Abnormal inflammatory responses cause many adverse effects to the body as observed in many disease conditions. Pro-inflammatory Th1 and Th17 cells are attributed to many of these disease conditions and targeting the pro-inflammatory cells is now assumed to be a pivotal option. Most therapies in autoimmune and inflammatory disorders are aimed at general supersession of the inflammatory responses (111, 112). Since autoimmune and inflammatory disorders are the result of an imbalance in immune regulation, a different approach that modulates T_reg population could potentially be a target (113, 114). The main strategy in treating IBD is to halt the ongoing inflammation and prevent permanent tissue damage.

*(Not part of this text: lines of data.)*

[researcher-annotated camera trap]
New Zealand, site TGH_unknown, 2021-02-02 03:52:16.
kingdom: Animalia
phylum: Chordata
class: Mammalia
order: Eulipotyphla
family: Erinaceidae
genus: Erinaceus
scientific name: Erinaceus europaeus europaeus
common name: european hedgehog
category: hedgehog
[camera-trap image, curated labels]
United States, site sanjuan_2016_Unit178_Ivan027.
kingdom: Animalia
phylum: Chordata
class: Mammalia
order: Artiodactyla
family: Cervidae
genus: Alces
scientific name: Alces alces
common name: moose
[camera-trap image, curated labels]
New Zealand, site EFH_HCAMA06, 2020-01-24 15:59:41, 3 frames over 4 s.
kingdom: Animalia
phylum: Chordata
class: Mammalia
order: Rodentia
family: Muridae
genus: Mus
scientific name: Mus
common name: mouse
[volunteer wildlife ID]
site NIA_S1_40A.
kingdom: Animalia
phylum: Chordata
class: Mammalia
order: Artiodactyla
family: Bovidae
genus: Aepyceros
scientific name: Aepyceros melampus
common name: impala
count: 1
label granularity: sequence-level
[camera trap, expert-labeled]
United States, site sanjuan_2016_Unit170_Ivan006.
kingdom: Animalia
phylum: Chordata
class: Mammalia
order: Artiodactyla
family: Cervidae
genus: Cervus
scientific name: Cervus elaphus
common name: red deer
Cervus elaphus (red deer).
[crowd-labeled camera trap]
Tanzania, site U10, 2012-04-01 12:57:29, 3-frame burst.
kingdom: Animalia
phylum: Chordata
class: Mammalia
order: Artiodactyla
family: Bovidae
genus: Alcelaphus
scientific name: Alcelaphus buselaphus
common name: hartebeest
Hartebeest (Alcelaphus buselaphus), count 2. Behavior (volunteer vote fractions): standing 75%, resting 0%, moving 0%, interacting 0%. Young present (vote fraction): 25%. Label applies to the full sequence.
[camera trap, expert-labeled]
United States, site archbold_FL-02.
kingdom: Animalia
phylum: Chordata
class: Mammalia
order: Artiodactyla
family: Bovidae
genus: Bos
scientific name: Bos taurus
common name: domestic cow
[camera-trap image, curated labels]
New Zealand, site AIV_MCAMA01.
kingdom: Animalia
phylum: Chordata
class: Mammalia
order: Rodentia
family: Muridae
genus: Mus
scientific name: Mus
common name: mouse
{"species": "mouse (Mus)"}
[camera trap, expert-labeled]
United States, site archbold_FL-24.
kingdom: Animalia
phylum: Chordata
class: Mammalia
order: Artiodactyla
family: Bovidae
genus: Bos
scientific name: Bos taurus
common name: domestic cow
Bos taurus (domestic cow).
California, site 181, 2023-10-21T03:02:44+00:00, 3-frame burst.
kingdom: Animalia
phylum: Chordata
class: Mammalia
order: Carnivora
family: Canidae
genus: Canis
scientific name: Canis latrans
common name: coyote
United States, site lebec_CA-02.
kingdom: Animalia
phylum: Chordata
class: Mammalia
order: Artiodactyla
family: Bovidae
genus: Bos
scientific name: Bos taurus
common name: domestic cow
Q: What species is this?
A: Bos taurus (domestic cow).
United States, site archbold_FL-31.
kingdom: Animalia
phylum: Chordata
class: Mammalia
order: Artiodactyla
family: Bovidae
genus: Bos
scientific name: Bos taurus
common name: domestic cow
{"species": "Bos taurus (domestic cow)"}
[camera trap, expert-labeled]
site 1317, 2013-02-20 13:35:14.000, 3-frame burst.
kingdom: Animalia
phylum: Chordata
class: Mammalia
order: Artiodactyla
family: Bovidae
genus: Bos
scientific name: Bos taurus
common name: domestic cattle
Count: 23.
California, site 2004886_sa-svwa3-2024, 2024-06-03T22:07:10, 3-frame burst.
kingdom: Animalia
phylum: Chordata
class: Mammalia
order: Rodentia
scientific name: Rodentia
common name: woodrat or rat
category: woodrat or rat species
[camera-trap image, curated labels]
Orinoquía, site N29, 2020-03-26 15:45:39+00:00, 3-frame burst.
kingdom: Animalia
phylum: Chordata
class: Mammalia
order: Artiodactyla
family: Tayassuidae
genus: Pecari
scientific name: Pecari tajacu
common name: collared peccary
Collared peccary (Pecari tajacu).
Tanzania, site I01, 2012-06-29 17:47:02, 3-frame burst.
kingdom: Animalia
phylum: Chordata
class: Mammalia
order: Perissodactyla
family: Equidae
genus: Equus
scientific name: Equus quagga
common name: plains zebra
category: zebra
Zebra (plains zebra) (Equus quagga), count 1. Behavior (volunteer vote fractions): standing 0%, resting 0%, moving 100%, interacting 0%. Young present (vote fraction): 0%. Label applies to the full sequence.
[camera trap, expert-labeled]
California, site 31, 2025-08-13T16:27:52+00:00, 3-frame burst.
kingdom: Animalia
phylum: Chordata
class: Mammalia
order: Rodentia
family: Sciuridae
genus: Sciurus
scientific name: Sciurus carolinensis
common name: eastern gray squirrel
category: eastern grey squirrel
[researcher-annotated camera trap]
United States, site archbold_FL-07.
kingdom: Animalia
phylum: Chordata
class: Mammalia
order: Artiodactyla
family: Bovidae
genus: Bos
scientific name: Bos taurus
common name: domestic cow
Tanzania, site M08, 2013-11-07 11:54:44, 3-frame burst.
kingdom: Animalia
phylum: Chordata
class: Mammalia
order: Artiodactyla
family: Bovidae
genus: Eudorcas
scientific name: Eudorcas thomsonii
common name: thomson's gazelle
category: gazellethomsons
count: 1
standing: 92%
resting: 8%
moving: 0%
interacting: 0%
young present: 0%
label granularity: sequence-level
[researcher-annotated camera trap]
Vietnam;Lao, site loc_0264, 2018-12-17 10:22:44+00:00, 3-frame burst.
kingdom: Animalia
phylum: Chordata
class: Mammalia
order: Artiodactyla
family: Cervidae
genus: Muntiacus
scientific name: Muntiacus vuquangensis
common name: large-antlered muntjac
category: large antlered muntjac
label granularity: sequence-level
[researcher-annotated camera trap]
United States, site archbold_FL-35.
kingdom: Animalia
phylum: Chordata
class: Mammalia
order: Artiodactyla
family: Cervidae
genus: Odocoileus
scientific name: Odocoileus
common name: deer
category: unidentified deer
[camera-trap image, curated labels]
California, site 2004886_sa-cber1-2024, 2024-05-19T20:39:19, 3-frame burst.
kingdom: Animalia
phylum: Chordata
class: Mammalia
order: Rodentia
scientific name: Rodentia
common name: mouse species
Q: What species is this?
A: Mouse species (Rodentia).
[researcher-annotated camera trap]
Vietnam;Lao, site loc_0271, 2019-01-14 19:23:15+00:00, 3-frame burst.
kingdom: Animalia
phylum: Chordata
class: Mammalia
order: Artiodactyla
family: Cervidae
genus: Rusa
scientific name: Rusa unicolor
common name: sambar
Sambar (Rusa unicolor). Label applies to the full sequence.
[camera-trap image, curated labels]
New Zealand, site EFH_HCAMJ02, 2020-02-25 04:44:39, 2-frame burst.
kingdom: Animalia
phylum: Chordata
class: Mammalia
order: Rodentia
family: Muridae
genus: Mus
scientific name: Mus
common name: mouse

T_reg cells play a key role in regulation of IBD, and recently, the number of studies has described the presence and function of T_reg cells in patients with IBD (115, 116). In the colon, a target organ of IBD, T_reg cells, was shown to be decreased by 40–50% compared to peripheral blood from IBD patients (117, 118). Therefore, regulating the functions of T_reg is an interesting target for immunotherapy in IBD. We elaborate the role of MARs and SMAR1 in CD4⁺ T cell gene regulation by altering the local chromatin structure that governs the Foxp3⁺ T_reg-mediated immune response. Therefore, not only T cell-modulating cytokine but also MARs and MAR-binding proteins such as SMAR1 could be an interesting target to reduce pro-inflammatory IFN-γ- and IL-17-producing Th1 and Th17 cells. We have shown that SMAR1 regulates some essential genes that dictate the CD4⁺ T cell phenotype and that the SMAR1 aberrant expression leads to dysregulated T cell polarization. SMAR1 level gradually decreases during the development of auto-inflammatory disorders (90, 93), it can be therefore used as a marker for diagnosis of T cell-mediated auto-inflammatory disorders. Identifying the epigenetic modifications of SMAR1-targeting pro-inflammatory cytokine genes in T_reg cells leads to its role as a potential candidate for the use as anti-inflammatory drugs. Though the studies so far have elucidated the role of SMAR1 with respect to tumor suppressor, our recent studies initiated to establish the anti-inflammatory function of SMAR1 in autoimmune disorders like EAE and IBD.